**TASK DETAILS**
Copy out the stretch of records from the line containing "Going from furthest" through the end of the records, switching "photo" to "image" and keeping everything else unchanged.

** Start of RECORDS PROVIDED **

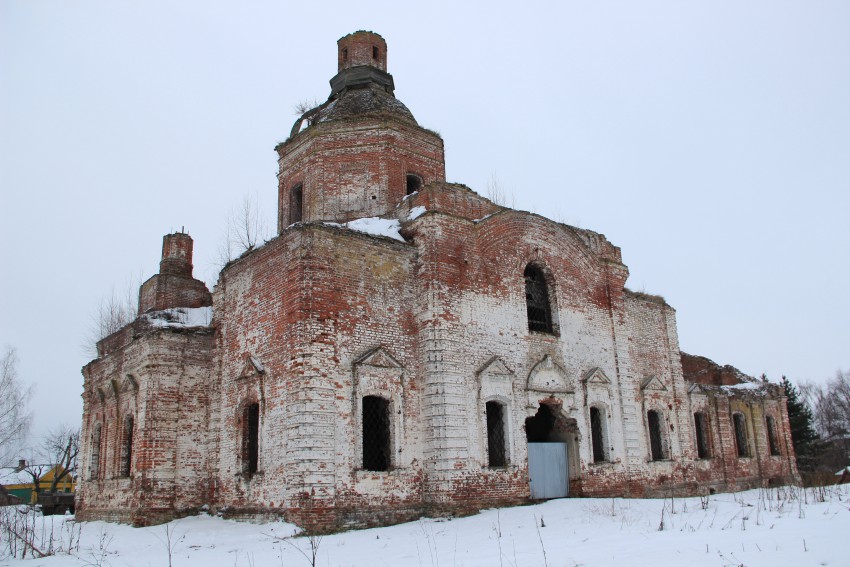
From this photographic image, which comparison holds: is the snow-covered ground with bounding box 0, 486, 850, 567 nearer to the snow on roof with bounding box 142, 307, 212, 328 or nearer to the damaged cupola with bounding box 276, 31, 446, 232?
the snow on roof with bounding box 142, 307, 212, 328

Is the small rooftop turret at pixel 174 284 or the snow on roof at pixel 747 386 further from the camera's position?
the snow on roof at pixel 747 386

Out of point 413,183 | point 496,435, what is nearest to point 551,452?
point 496,435

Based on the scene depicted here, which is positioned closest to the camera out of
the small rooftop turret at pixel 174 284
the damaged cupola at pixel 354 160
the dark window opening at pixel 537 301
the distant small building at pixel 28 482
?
the dark window opening at pixel 537 301

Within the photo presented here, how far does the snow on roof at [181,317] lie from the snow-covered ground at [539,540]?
437 cm

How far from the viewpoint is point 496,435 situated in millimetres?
13734

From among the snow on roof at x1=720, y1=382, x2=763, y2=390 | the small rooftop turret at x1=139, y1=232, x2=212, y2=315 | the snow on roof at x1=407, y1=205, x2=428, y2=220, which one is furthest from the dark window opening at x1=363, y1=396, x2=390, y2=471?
the snow on roof at x1=720, y1=382, x2=763, y2=390

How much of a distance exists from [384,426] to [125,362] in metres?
7.26

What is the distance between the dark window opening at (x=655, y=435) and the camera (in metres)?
17.7

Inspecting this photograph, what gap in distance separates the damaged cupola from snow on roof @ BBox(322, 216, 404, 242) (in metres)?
1.24

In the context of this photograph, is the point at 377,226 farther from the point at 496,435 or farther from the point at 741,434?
the point at 741,434

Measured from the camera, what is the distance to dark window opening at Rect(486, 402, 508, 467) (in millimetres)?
13547

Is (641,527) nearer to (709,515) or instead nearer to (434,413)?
(709,515)

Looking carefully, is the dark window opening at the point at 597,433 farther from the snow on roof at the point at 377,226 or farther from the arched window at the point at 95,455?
the arched window at the point at 95,455

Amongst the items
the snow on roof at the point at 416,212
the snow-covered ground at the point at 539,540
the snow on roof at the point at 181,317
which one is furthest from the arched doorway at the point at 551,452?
the snow on roof at the point at 181,317
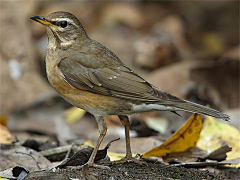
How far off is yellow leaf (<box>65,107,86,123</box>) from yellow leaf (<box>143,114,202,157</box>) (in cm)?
347

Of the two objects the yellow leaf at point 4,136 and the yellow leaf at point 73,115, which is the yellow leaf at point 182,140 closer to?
the yellow leaf at point 4,136

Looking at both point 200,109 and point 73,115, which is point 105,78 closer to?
point 200,109

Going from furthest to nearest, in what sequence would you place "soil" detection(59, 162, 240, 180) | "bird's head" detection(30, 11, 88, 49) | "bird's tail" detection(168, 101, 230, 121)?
"bird's head" detection(30, 11, 88, 49) → "bird's tail" detection(168, 101, 230, 121) → "soil" detection(59, 162, 240, 180)

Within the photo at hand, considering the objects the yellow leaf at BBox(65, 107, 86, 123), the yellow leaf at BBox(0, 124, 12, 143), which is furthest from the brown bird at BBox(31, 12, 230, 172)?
the yellow leaf at BBox(65, 107, 86, 123)

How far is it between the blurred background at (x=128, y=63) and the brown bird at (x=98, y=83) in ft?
3.88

** End of RECORDS PROVIDED **

**REPLY**
Going from furthest to nearest, in what sequence would you place "soil" detection(59, 162, 240, 180) | "bird's head" detection(30, 11, 88, 49) | "bird's tail" detection(168, 101, 230, 121)?
"bird's head" detection(30, 11, 88, 49) → "bird's tail" detection(168, 101, 230, 121) → "soil" detection(59, 162, 240, 180)

Within the image at hand, considering the objects the yellow leaf at BBox(65, 107, 86, 123), the yellow leaf at BBox(0, 124, 12, 143), which is furthest from the brown bird at BBox(31, 12, 230, 172)?
the yellow leaf at BBox(65, 107, 86, 123)

How far is it between the blurred background at (x=128, y=63) and the brown bird at (x=98, y=83) in ft?
3.88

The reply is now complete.